----- Dataset extract

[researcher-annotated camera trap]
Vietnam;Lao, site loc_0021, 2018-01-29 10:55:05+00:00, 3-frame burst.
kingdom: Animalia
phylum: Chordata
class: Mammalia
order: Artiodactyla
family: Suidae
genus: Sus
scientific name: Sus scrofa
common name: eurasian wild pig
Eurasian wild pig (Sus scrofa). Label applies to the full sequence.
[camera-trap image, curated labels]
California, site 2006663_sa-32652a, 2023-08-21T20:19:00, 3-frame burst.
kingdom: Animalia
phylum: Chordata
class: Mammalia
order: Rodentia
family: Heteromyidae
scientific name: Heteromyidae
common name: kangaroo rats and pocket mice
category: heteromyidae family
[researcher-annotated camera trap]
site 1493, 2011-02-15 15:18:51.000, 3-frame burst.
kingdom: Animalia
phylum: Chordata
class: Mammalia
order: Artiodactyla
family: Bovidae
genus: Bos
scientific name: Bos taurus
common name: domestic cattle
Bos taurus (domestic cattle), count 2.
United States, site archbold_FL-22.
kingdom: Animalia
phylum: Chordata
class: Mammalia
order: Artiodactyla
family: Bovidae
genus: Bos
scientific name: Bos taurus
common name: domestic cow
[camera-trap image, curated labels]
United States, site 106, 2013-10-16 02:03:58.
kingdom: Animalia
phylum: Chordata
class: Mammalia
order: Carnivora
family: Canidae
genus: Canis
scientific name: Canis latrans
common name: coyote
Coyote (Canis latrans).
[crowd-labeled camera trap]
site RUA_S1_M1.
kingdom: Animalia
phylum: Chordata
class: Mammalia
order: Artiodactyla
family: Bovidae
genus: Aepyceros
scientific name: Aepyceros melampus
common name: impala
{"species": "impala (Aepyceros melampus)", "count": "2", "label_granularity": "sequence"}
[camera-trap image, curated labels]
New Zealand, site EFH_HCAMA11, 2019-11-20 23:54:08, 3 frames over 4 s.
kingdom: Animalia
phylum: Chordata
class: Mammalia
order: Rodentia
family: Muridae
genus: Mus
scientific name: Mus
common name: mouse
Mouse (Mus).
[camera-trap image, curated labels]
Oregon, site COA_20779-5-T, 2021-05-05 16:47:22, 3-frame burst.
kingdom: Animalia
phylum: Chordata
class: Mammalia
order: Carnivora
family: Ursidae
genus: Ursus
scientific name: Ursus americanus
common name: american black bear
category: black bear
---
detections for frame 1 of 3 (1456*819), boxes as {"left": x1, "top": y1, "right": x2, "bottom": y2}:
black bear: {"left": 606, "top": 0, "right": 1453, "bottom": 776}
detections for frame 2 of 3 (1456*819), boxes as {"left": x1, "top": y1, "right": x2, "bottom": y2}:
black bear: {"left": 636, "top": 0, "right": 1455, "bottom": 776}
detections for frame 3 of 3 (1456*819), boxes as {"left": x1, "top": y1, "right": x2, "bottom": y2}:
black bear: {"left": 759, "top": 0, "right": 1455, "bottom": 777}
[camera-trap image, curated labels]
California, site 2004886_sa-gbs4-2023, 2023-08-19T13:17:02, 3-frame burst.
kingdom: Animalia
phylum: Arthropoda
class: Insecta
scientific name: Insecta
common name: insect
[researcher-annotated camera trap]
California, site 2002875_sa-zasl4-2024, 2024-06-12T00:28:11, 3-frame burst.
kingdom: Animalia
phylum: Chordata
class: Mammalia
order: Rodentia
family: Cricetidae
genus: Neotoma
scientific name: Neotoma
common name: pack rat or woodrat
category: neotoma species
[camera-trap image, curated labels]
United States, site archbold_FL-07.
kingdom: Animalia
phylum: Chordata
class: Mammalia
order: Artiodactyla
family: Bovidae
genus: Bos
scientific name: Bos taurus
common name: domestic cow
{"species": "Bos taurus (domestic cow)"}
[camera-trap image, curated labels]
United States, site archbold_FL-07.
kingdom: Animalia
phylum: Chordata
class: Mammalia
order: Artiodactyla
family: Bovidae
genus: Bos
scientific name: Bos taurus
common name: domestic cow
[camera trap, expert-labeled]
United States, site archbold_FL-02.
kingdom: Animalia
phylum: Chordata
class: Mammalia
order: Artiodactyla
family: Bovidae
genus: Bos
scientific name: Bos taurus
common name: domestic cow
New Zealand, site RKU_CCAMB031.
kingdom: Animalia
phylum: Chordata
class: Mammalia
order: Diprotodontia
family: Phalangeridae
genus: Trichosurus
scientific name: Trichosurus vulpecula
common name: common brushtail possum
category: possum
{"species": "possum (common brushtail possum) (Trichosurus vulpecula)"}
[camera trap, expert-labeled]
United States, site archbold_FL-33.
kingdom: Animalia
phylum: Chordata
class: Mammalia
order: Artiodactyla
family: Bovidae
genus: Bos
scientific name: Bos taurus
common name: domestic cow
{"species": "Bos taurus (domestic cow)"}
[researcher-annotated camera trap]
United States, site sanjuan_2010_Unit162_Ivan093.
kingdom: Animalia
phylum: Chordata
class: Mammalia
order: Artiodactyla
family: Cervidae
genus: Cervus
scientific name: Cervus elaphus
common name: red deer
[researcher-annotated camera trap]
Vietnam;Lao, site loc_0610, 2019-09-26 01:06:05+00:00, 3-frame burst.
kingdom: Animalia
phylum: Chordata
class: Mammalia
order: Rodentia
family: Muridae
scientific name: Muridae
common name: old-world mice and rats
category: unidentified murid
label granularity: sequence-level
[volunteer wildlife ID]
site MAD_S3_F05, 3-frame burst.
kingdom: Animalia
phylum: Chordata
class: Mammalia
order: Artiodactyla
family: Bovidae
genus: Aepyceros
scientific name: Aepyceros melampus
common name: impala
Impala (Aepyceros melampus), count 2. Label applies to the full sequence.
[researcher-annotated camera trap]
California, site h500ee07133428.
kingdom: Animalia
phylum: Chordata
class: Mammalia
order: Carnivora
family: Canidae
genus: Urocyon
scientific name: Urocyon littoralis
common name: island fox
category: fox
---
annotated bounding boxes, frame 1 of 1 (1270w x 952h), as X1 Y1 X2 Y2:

----------

• [Exercise prompt]
Would you print each line of the material exactly?

• [Solution for this problem]
[researcher-annotated camera trap]
Vietnam;Lao, site loc_0021, 2018-01-29 10:55:05+00:00, 3-frame burst.
kingdom: Animalia
phylum: Chordata
class: Mammalia
order: Artiodactyla
family: Suidae
genus: Sus
scientific name: Sus scrofa
common name: eurasian wild pig
Eurasian wild pig (Sus scrofa). Label applies to the full sequence.
[camera-trap image, curated labels]
California, site 2006663_sa-32652a, 2023-08-21T20:19:00, 3-frame burst.
kingdom: Animalia
phylum: Chordata
class: Mammalia
order: Rodentia
family: Heteromyidae
scientific name: Heteromyidae
common name: kangaroo rats and pocket mice
category: heteromyidae family
[researcher-annotated camera trap]
site 1493, 2011-02-15 15:18:51.000, 3-frame burst.
kingdom: Animalia
phylum: Chordata
class: Mammalia
order: Artiodactyla
family: Bovidae
genus: Bos
scientific name: Bos taurus
common name: domestic cattle
Bos taurus (domestic cattle), count 2.
United States, site archbold_FL-22.
kingdom: Animalia
phylum: Chordata
class: Mammalia
order: Artiodactyla
family: Bovidae
genus: Bos
scientific name: Bos taurus
common name: domestic cow
[camera-trap image, curated labels]
United States, site 106, 2013-10-16 02:03:58.
kingdom: Animalia
phylum: Chordata
class: Mammalia
order: Carnivora
family: Canidae
genus: Canis
scientific name: Canis latrans
common name: coyote
Coyote (Canis latrans).
[crowd-labeled camera trap]
site RUA_S1_M1.
kingdom: Animalia
phylum: Chordata
class: Mammalia
order: Artiodactyla
family: Bovidae
genus: Aepyceros
scientific name: Aepyceros melampus
common name: impala
{"species": "impala (Aepyceros melampus)", "count": "2", "label_granularity": "sequence"}
[camera-trap image, curated labels]
New Zealand, site EFH_HCAMA11, 2019-11-20 23:54:08, 3 frames over 4 s.
kingdom: Animalia
phylum: Chordata
class: Mammalia
order: Rodentia
family: Muridae
genus: Mus
scientific name: Mus
common name: mouse
Mouse (Mus).
[camera-trap image, curated labels]
Oregon, site COA_20779-5-T, 2021-05-05 16:47:22, 3-frame burst.
kingdom: Animalia
phylum: Chordata
class: Mammalia
order: Carnivora
family: Ursidae
genus: Ursus
scientific name: Ursus americanus
common name: american black bear
category: black bear
---
detections for frame 1 of 3 (1456*819), boxes as {"left": x1, "top": y1, "right": x2, "bottom": y2}:
black bear: {"left": 606, "top": 0, "right": 1453, "bottom": 776}
detections for frame 2 of 3 (1456*819), boxes as {"left": x1, "top": y1, "right": x2, "bottom": y2}:
black bear: {"left": 636, "top": 0, "right": 1455, "bottom": 776}
detections for frame 3 of 3 (1456*819), boxes as {"left": x1, "top": y1, "right": x2, "bottom": y2}:
black bear: {"left": 759, "top": 0, "right": 1455, "bottom": 777}
[camera-trap image, curated labels]
California, site 2004886_sa-gbs4-2023, 2023-08-19T13:17:02, 3-frame burst.
kingdom: Animalia
phylum: Arthropoda
class: Insecta
scientific name: Insecta
common name: insect
[researcher-annotated camera trap]
California, site 2002875_sa-zasl4-2024, 2024-06-12T00:28:11, 3-frame burst.
kingdom: Animalia
phylum: Chordata
class: Mammalia
order: Rodentia
family: Cricetidae
genus: Neotoma
scientific name: Neotoma
common name: pack rat or woodrat
category: neotoma species
[camera-trap image, curated labels]
United States, site archbold_FL-07.
kingdom: Animalia
phylum: Chordata
class: Mammalia
order: Artiodactyla
family: Bovidae
genus: Bos
scientific name: Bos taurus
common name: domestic cow
{"species": "Bos taurus (domestic cow)"}
[camera-trap image, curated labels]
United States, site archbold_FL-07.
kingdom: Animalia
phylum: Chordata
class: Mammalia
order: Artiodactyla
family: Bovidae
genus: Bos
scientific name: Bos taurus
common name: domestic cow
[camera trap, expert-labeled]
United States, site archbold_FL-02.
kingdom: Animalia
phylum: Chordata
class: Mammalia
order: Artiodactyla
family: Bovidae
genus: Bos
scientific name: Bos taurus
common name: domestic cow
New Zealand, site RKU_CCAMB031.
kingdom: Animalia
phylum: Chordata
class: Mammalia
order: Diprotodontia
family: Phalangeridae
genus: Trichosurus
scientific name: Trichosurus vulpecula
common name: common brushtail possum
category: possum
{"species": "possum (common brushtail possum) (Trichosurus vulpecula)"}
[camera trap, expert-labeled]
United States, site archbold_FL-33.
kingdom: Animalia
phylum: Chordata
class: Mammalia
order: Artiodactyla
family: Bovidae
genus: Bos
scientific name: Bos taurus
common name: domestic cow
{"species": "Bos taurus (domestic cow)"}
[researcher-annotated camera trap]
United States, site sanjuan_2010_Unit162_Ivan093.
kingdom: Animalia
phylum: Chordata
class: Mammalia
order: Artiodactyla
family: Cervidae
genus: Cervus
scientific name: Cervus elaphus
common name: red deer
[researcher-annotated camera trap]
Vietnam;Lao, site loc_0610, 2019-09-26 01:06:05+00:00, 3-frame burst.
kingdom: Animalia
phylum: Chordata
class: Mammalia
order: Rodentia
family: Muridae
scientific name: Muridae
common name: old-world mice and rats
category: unidentified murid
label granularity: sequence-level
[volunteer wildlife ID]
site MAD_S3_F05, 3-frame burst.
kingdom: Animalia
phylum: Chordata
class: Mammalia
order: Artiodactyla
family: Bovidae
genus: Aepyceros
scientific name: Aepyceros melampus
common name: impala
Impala (Aepyceros melampus), count 2. Label applies to the full sequence.
[researcher-annotated camera trap]
California, site h500ee07133428.
kingdom: Animalia
phylum: Chordata
class: Mammalia
order: Carnivora
family: Canidae
genus: Urocyon
scientific name: Urocyon littoralis
common name: island fox
category: fox
---
annotated bounding boxes, frame 1 of 1 (1270w x 952h), as X1 Y1 X2 Y2:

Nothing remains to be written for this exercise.